- Exercise objective -
Copying rule for the data below: pictures stay out, and only the lines from the one with "第23话 最后的拥抱(1/2)-第24话" down to the one with "pánske dlhý rukáv", inclusive, are repeated exactly.

- Supplied data -
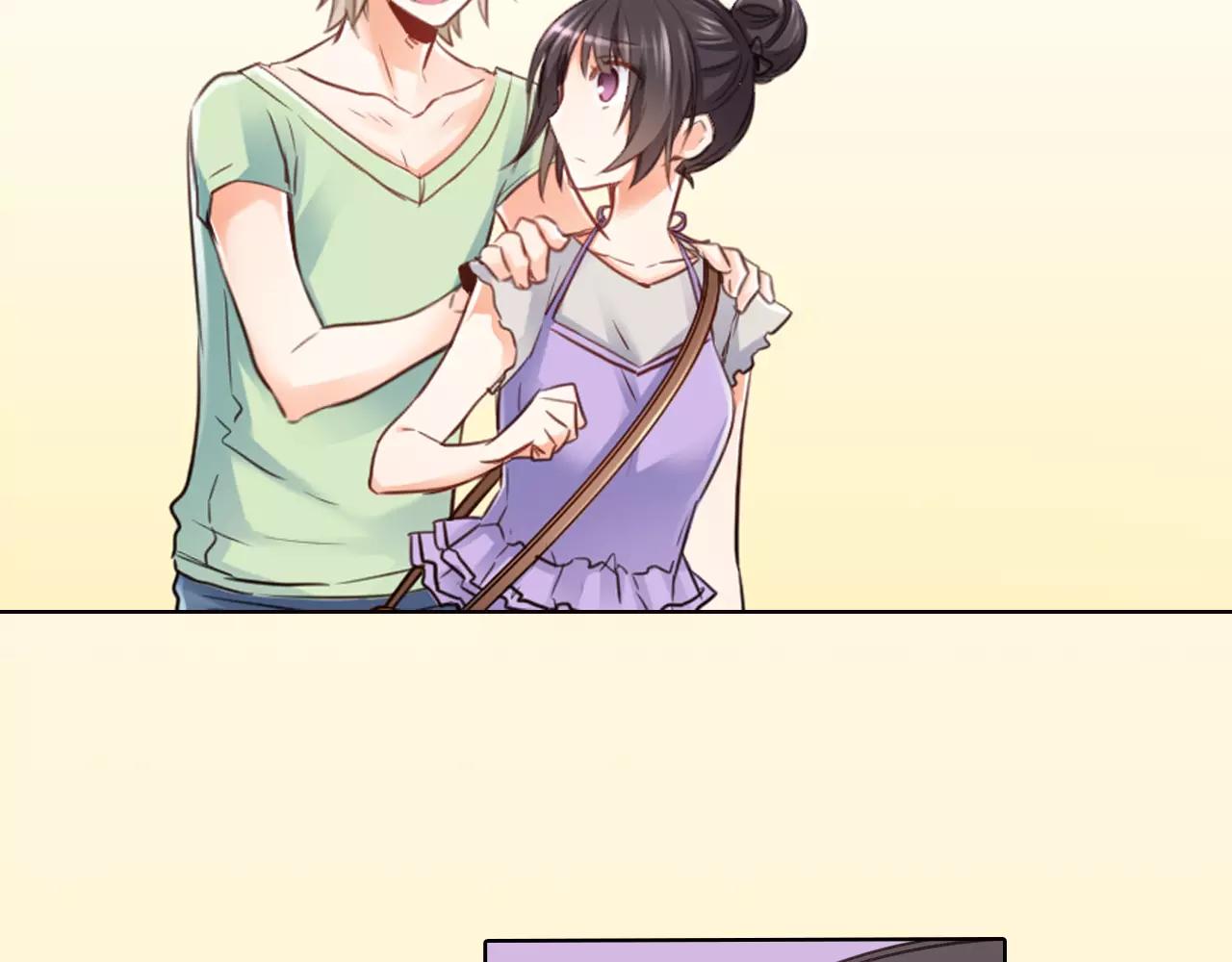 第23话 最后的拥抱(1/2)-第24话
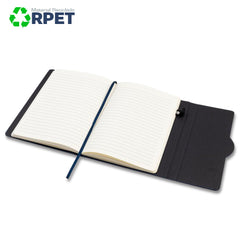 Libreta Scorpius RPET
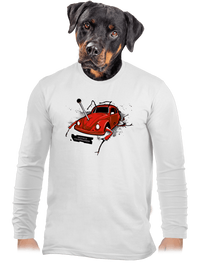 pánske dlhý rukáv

==

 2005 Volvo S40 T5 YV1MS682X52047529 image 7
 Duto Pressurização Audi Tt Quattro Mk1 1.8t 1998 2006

==

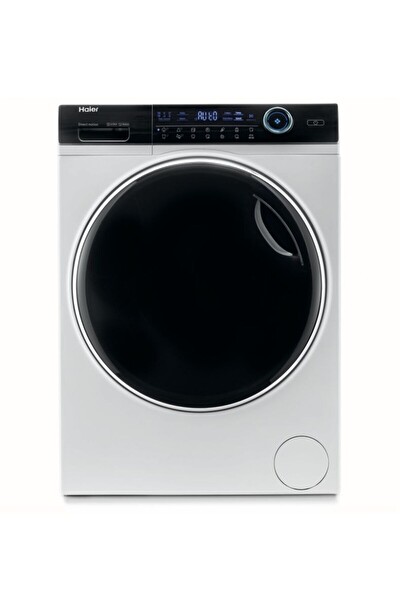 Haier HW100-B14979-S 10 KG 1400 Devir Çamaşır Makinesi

- Response -
 第23话 最后的拥抱(1/2)-第24话
 Libreta Scorpius RPET
 pánske dlhý rukáv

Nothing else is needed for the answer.